Segment Start: GIVEN RECORDS
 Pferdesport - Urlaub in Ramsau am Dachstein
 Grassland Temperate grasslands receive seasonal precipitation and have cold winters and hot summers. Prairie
Segment End: GIVEN RECORDS
Segment Start: GIVEN RECORDS
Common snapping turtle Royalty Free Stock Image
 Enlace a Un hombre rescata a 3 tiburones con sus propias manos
Segment End: GIVEN RECORDS
(YOUR GOAL):
In the listing above, find the line containing "Pferdesport - Urlaub in Ramsau am Dachstein" and the line containing "Grassland Temperate grasslands". Output them and every line between, exactly, and nothing else.

(ANSWER TO THE PROBLEM):
 Pferdesport - Urlaub in Ramsau am Dachstein
 Grassland Temperate grasslands receive seasonal precipitation and have cold winters and hot summers. Prairie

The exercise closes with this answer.